A Gravitational Wave Background from Reheating after Hybrid Inflation

TL;DR

This work analyzes the stochastic gravitational-wave background produced during reheating after hybrid inflation, focusing on three successive stages: tachyonic preheating, bubble-like collisions, and turbulence. Using a TT-projection formalism and non-perturbative lattice simulations, the authors evolve the coupled scalar-field and metric perturbation dynamics, justifying a classical approximation for the highly occupied long-wavelength modes. They find that the GW signal can be substantial for GUT-scale inflation at frequencies around 10^7–10^9 Hz, but only low-scale hybrid inflation yields signals potentially detectable by future detectors such as BBO or DECIGO, with a distinct spectral shape tied to the reheating dynamics. The study also cross-validates chaotic-inflation reheating results, reinforcing the method's applicability and highlighting the GW background as a probe of the inflationary paradigm and the physics of reheating.

Abstract

The reheating of the universe after hybrid inflation proceeds through the nucleation and subsequent collision of large concentrations of energy density in the form of bubble-like structures moving at relativistic speeds. This generates a significant fraction of energy in the form of a stochastic background of gravitational waves, whose time evolution is determined by the successive stages of reheating: First, tachyonic preheating makes the amplitude of gravity waves grow exponentially fast.
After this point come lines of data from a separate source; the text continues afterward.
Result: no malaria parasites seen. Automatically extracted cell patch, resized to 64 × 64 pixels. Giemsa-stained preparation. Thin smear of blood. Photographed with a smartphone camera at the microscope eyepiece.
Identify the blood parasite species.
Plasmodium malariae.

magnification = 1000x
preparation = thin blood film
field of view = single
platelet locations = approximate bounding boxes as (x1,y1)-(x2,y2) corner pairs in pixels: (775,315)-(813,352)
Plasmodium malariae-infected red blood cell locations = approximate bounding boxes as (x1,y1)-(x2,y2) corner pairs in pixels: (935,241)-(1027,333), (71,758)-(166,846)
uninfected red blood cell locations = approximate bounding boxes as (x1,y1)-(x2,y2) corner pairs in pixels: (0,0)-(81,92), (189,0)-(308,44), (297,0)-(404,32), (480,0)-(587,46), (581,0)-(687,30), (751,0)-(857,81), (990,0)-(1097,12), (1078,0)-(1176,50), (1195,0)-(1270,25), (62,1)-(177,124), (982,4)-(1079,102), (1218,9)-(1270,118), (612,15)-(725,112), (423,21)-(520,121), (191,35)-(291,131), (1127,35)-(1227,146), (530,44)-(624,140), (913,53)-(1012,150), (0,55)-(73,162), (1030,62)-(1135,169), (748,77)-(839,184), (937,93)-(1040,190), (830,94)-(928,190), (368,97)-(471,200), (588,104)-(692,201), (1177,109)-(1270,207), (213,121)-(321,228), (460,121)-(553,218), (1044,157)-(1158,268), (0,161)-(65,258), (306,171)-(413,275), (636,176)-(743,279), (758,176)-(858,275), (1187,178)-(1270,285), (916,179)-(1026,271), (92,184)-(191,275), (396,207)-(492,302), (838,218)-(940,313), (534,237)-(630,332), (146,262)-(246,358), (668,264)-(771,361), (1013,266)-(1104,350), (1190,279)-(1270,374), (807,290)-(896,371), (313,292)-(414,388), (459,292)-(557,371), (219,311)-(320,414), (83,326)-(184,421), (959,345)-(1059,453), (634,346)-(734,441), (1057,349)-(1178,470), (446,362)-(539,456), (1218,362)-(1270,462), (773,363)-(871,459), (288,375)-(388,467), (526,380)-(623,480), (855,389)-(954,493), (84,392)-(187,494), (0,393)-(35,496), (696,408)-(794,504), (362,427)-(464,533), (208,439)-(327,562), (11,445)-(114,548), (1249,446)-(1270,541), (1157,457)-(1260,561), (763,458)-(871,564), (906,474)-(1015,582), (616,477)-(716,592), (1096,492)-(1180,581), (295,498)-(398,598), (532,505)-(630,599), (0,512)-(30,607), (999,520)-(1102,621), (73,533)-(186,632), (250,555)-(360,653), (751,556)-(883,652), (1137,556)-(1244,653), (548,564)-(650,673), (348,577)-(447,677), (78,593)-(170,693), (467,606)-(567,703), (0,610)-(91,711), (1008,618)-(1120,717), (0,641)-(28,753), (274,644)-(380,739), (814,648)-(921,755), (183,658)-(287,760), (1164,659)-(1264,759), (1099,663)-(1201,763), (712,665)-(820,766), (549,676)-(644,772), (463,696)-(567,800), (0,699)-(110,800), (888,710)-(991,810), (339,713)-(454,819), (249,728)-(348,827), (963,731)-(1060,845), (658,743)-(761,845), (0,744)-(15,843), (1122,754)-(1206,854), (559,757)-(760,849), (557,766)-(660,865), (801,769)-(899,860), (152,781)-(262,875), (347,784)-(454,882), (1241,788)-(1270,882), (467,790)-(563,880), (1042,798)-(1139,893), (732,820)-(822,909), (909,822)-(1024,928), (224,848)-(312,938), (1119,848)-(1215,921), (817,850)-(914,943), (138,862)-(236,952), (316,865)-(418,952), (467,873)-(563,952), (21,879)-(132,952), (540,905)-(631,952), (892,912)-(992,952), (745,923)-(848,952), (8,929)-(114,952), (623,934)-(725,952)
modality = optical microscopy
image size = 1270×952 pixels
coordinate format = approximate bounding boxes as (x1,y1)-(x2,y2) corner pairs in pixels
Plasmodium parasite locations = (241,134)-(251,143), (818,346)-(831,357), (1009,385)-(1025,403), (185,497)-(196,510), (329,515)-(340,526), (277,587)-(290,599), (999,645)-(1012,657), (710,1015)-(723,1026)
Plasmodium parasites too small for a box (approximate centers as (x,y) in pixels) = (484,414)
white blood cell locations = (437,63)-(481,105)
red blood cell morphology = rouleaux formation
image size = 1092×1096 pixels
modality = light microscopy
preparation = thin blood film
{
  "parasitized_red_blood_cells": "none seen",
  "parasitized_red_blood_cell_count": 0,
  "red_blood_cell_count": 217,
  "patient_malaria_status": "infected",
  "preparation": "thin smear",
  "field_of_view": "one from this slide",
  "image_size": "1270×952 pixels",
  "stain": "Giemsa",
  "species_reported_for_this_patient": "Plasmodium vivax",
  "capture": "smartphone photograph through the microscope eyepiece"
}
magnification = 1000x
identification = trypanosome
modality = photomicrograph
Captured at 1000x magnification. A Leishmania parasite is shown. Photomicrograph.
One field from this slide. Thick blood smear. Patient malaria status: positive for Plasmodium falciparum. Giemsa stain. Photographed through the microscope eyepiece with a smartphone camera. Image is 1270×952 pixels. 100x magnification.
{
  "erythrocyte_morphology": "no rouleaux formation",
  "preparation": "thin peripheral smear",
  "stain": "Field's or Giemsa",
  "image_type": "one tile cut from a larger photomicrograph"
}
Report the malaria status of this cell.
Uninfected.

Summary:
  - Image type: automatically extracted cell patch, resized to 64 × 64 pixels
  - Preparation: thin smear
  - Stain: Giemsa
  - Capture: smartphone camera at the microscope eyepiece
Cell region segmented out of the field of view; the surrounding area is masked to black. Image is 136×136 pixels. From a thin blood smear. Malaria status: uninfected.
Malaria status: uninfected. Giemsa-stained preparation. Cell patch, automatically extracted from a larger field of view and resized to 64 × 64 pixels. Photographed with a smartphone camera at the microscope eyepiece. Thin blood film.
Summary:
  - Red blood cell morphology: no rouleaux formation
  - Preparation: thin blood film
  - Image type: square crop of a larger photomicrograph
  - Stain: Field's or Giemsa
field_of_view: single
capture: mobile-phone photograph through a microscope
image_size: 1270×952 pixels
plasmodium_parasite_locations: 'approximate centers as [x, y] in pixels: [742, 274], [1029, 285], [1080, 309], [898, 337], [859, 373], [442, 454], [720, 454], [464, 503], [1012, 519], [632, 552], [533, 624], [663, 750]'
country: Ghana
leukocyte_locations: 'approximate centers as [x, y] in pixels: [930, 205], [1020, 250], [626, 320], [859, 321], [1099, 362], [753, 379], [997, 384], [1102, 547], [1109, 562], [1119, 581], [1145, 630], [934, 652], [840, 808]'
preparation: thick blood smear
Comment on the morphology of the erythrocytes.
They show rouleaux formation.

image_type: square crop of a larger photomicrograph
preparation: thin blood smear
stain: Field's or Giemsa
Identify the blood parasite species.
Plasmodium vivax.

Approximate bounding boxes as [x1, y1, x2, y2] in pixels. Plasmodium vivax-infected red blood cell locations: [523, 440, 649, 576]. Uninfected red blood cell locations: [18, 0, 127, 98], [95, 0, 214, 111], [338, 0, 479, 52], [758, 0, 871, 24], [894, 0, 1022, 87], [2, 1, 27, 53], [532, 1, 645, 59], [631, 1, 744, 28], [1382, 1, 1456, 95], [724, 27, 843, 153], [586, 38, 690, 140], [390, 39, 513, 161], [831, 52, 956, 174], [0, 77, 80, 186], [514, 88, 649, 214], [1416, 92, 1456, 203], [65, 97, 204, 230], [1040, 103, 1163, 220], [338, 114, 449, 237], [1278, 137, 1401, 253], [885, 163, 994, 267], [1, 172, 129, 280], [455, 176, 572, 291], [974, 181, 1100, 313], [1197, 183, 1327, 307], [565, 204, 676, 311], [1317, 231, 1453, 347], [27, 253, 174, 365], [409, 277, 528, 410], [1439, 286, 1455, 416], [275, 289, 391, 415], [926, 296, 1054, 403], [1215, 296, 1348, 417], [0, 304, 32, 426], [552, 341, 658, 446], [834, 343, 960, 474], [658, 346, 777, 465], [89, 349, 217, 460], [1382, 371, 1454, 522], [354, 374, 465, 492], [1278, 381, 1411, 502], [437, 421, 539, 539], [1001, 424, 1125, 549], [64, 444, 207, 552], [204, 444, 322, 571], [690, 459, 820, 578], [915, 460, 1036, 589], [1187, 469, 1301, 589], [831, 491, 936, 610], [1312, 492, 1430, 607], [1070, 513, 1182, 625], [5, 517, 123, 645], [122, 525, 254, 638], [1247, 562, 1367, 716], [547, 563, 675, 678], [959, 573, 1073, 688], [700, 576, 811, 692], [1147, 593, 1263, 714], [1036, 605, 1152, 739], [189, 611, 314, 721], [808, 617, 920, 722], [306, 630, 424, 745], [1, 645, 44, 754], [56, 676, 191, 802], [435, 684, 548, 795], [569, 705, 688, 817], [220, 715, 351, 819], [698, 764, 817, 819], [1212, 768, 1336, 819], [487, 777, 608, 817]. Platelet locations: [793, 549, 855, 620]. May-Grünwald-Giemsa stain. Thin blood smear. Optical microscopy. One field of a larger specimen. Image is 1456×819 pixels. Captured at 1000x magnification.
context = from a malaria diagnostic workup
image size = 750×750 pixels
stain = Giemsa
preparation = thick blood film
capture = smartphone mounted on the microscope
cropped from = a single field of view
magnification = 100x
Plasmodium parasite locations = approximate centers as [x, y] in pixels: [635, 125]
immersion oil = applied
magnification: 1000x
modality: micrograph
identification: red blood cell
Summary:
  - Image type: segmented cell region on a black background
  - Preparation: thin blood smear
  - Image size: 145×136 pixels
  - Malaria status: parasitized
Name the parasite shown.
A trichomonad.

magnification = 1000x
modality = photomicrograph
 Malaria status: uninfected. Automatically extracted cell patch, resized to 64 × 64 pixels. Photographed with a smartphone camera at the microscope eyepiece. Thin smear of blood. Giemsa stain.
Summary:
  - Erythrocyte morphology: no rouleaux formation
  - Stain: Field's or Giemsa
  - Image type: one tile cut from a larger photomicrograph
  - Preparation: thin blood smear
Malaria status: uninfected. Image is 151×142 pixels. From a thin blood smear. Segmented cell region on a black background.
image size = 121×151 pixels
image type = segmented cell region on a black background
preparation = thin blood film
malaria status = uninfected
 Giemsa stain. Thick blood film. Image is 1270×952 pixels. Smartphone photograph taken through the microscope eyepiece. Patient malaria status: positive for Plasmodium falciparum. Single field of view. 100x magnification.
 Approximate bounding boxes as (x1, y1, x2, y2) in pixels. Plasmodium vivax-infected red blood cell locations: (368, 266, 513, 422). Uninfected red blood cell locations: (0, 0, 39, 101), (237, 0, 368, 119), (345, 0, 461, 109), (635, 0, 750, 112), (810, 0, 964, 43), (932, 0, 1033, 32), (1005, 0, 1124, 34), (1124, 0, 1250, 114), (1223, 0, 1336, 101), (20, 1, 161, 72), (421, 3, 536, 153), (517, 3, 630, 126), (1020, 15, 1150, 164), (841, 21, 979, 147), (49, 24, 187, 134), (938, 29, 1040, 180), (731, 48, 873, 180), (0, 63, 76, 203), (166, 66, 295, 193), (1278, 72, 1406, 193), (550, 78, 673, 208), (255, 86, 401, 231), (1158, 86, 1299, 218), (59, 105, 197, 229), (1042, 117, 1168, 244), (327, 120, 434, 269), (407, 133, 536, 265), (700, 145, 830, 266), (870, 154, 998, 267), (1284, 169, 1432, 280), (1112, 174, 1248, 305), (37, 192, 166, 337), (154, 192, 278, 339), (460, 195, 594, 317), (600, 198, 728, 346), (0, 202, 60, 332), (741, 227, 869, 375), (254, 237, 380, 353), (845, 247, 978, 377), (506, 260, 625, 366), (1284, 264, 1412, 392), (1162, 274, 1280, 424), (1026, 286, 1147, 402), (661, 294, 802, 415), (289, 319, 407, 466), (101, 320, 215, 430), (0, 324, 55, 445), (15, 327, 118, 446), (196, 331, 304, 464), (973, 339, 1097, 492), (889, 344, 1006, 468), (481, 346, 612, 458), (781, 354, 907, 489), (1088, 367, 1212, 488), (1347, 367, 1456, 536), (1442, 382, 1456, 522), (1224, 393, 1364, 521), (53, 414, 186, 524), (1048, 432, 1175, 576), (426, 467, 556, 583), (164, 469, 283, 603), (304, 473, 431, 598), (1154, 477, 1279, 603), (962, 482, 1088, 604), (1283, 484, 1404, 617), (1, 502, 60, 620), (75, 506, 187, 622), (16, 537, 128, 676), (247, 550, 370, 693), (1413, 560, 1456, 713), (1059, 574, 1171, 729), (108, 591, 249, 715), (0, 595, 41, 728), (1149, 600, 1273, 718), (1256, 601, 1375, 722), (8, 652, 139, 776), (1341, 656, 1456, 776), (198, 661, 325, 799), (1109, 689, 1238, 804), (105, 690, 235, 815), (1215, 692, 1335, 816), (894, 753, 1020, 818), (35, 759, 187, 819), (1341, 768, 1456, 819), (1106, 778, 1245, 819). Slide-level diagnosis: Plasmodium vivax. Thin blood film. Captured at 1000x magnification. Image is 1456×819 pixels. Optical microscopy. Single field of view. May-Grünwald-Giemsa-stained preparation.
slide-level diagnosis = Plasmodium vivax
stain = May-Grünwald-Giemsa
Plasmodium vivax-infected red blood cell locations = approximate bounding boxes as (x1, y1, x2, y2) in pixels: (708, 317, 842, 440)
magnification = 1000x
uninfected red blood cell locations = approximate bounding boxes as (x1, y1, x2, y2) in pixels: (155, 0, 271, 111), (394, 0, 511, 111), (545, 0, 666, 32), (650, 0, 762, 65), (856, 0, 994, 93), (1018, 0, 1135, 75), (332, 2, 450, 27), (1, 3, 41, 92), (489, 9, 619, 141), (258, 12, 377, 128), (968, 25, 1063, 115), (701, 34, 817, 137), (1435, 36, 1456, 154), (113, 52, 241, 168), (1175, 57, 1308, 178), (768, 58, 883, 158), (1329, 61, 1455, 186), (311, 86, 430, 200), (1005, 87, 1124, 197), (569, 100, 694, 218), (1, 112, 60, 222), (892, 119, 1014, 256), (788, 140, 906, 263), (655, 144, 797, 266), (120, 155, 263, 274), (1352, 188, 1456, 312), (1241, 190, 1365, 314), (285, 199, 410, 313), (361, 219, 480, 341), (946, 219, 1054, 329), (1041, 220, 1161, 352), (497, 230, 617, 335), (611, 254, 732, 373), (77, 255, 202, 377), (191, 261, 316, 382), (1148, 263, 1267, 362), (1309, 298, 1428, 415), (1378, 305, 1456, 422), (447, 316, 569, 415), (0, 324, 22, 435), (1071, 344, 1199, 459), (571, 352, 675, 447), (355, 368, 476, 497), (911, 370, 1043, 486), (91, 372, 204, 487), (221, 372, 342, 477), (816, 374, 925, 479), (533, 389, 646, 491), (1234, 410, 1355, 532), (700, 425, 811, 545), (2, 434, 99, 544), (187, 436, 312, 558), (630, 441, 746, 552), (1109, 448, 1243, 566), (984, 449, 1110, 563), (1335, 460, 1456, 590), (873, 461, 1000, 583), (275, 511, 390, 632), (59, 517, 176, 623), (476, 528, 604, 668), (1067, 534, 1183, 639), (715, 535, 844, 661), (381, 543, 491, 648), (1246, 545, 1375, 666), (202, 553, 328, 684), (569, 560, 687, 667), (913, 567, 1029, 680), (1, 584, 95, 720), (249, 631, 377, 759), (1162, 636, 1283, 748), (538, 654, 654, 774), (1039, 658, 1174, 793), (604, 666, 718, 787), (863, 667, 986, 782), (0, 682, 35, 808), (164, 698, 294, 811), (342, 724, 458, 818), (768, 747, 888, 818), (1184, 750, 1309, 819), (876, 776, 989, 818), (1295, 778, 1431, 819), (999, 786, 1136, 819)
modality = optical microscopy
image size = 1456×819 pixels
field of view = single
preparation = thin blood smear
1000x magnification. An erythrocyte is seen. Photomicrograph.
Second, bubble collisions add a new burst of gravitational radiation. Third, turbulent motions finally sets the end of gravitational waves production. From then on, these waves propagate unimpeded to us. We find that the fraction of energy density today in these primordial gravitational waves could be significant for GUT-scale models of inflation, although well beyond the frequency range sensitivity of gravitational wave observatories like LIGO, LISA or BBO. However, low-scale models could still produce a detectable signal at frequencies accessible to BBO or DECIGO. For comparison, we have also computed the analogous gravitational wave background from some chaotic inflation models and obtained results similar to those found by other groups. The discovery of such a background would open a new observational window into the very early universe, where the details of the process of reheating, i.e. the Big Bang, could be explored. Moreover, it could also serve in the future as a new experimental tool for testing the Inflationary Paradigm.

Figures (18)

• Figure 1: Time evolution of the mean field values of the Higgs and the Inflaton, the former normalized to its v.e.v., the latter normalized to its critical value $\chi_{0} = \rm{m/g}$. This is just a specific realization with $N = 128$, $p_{\rm min} = 0.1m$, $a = 0.48m^{-1}$, $v = 10^{-3}M_p$ and $g^2 = 2\lambda = 0.25$.
• Figure 2: The time evolution of the different types of energy (kinetic, gradient, potential, anisotropic components and gravitational waves for different lattices), normalized to the initial vacuum energy, after hybrid inflation, for a model with $v=10^{-3}\,M_P$. One can clearly distinguish here three stages: tachyonic growth, bubble collisions and turbulence.
• Figure 3: We show here the comparison between the power spectrum of gravitational waves obtained with increasing lattice resolution, to prove the robustness of our method. The different realizations are characterized by the the minimum lattice momentum (p$_{\rm min}$) and the lattice spacing (ma). The growth is shown in steps of $m\Delta t = 1$ up to $mt = 30$, and then in and $m\Delta t = 5$ steps up to $mt = 60$.
• Figure 4: The tachyonic growth of the Higgs' spectrum, from $mt=5$ to $mt=10$. We compare simulations of different sizes ($p_{\rm min} = 0.01 - 0.03$) and $N=256$, with the anaylitical expressions.
• Figure 5: The Fourier transform of the anisotropic stress tensor. We compare the numerical simulations of $\Pi_{11}(k,t)$ for $p_{\rm min} = 0.01$ with the analytical expressions (dashed lines) for $mt=5 - 10$, i.e. during the tachyonic growth. The small deviations at $k\leq m$ are simulation artifacts due to the initial UV cut-off implementation and soon disappear.